McCalla Raymer, LLC v. Foxfire Acres, Inc.

Citation356 Ga.App. 117,846 S.E.2d 404
Decision Date01 July 2020
Docket NumberA20A0160,A20A0159,A20A0161
Parties MCCALLA RAYMER, LLC v. FOXFIRE ACRES, INC. Foxfire Acres, Inc. v. McCalla Raymer, LLC et al. Suntrust Mortgage, Inc. v. Foxfire Acres, Inc.
CourtUnited States Court of Appeals (Georgia)

Page Scrantom Sprouse Tucker & Ford, Alan G. Snipes, for McCalla Raymer, LLC.

James D. Patrick, Jr., for Foxfire Acres, Inc.
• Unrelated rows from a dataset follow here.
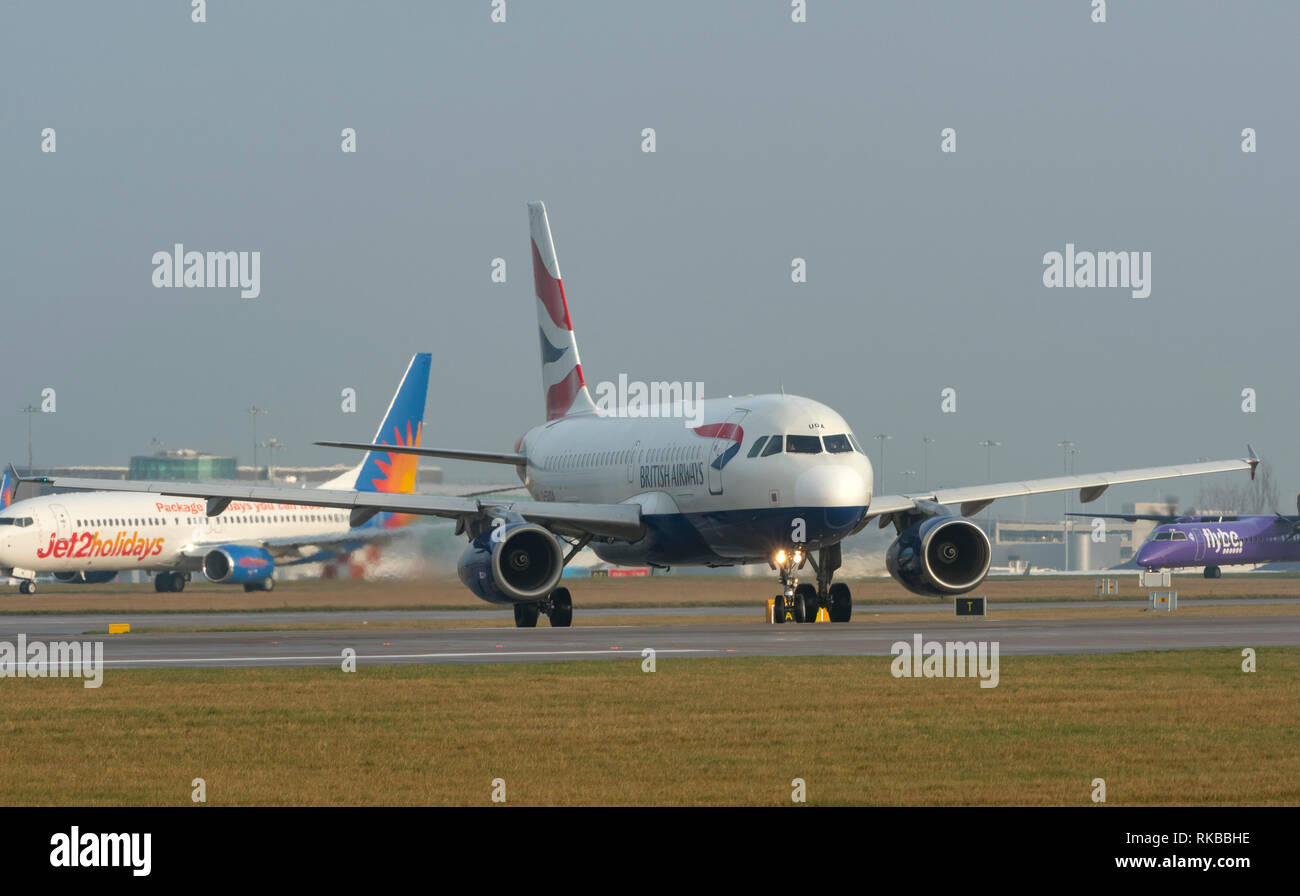 British Airways, Airbus A319-131, G-EUOA, taxying ready for take off at Manchester Airport - Stock Image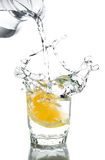 Pour water in glass with lemon Stock Photos
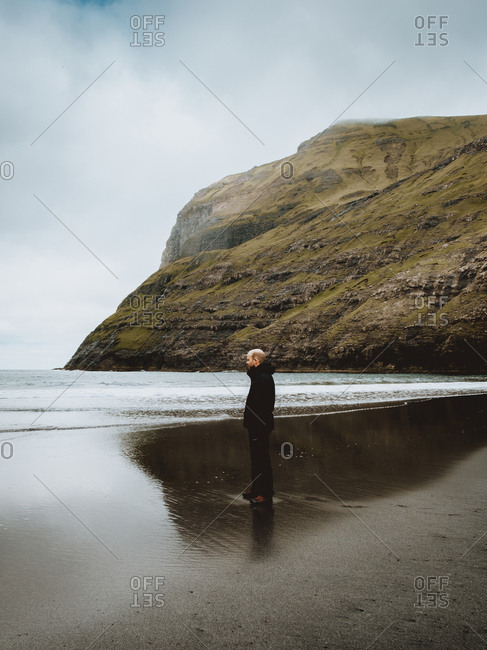 Side view of adult man in warm clothes standing on shore of calm ocean in Feroe Island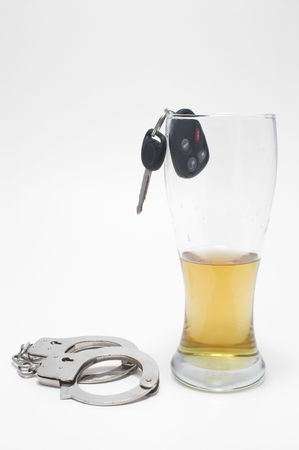 drink and drive: Drunk Driving Concept - Beer, Keys and Handcuffs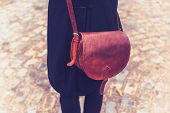Rear View Shot Of Woman With Leather Handbag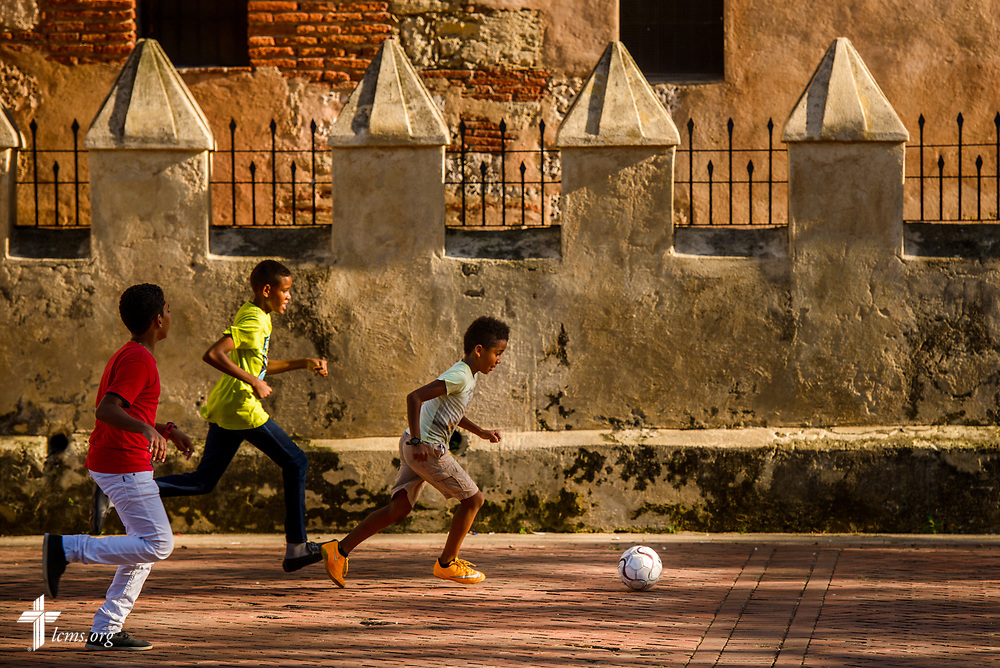 Children play soccer in the colonial zone of Santo Domingo, Dominican Republic, on Sunday, March 19, 2017. LCMS Communications/Erik M. Lunsford
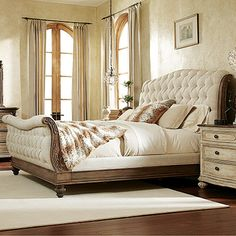 Monroe King Bed in Baroque Sleigh bed with button-tufted upholstery and turned bun feet.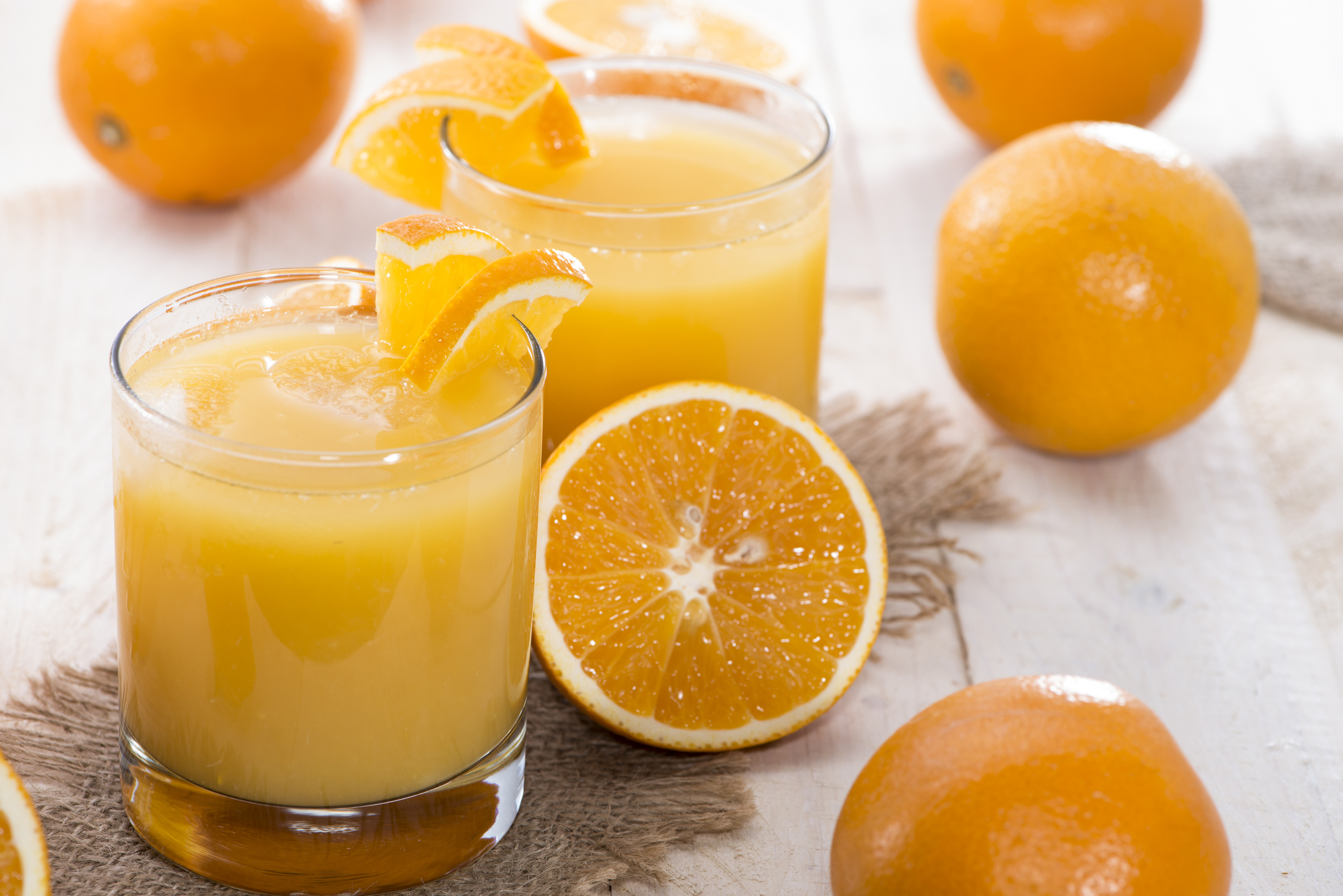Portion of fresh made Orange Juice (with fruits)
The Gilroy Firm, Monica K. Gilroy, for Suntrust Mortgage, Inc.

Barnes, Presiding Judge.

Foxfire Acres, Inc., a company engaged in the business of buying, renovating, then reselling foreclosed properties, was the high bidder at a foreclosure sale upon residential property (Property) located in Columbus, Georgia. A year later, and still without either "clear, insurable" title or a refund of the bid amount paid, Foxfire filed suit against the foreclosing entity and its law firm, SunTrust Mortgage, Inc., and McCalla Raymer, LLC, respectively. These interlocutory appeals concern the denial of the defendantsjoint motion for summary judgment, as well as rulings on certain of Foxfire's discovery requests. For reasons explained below, we affirm in part and reverse in part.

Summary judgment is proper "if the pleadings, depositions, answers to interrogatories, and admissions on file, together with the affidavits, if any, show that there is no genuine issue as to any material fact and that the moving party is entitled to a judgment as a matter of law[.]" OCGA § 9-11-56 (c). "We review a grant or denial of summary judgment de novo and construe the evidence in the light most favorable to the nonmovant." Matson v. Bayview Loan Servicing , 339 Ga. App. 890, 890, 795 S.E.2d 195 (2016).

So viewed, the record shows the following. In 1992, the owners of the Property, Charles W. McDaniel and Leslie L. McDaniel, executed a $106,400 promissory note in favor of Trust Company Bank of Columbus, N.A., and a related deed to secure the debt in favor of that bank, pledging the Property as security (Security Deed). In 2010, the loan was declared to be in default.

Trust Company Bank had meanwhile been acquired by SunTrust Bank, and SunTrust Mortgage, Inc. (SMI) had become the servicer for the McDaniels’ loan. SMI hired McCalla as legal counsel to handle a foreclosure upon the Property. To that end, McCalla advertised in a Columbus newspaper that the Property would be auctioned on November 2, 2010. On the scheduled date, Foxfire was the high bidder for the Property at $126,000 (Foreclosure Sale). Foxfire's representative gave to McCalla's agent a cashier's check covering the bid amount; in turn, McCalla's agent provided Foxfire's representative with: (i) a document that included a "Receipt and Consent to Terms of Sales" section, which they each executed acknowledging the terms of the Foreclosure Sale; and (ii) a "Receipt" in connection with the Foreclosure Sale.1 Thereafter, in December 2010, McCalla forwarded to Foxfire a "Deed Under Power of Sale" for the Property.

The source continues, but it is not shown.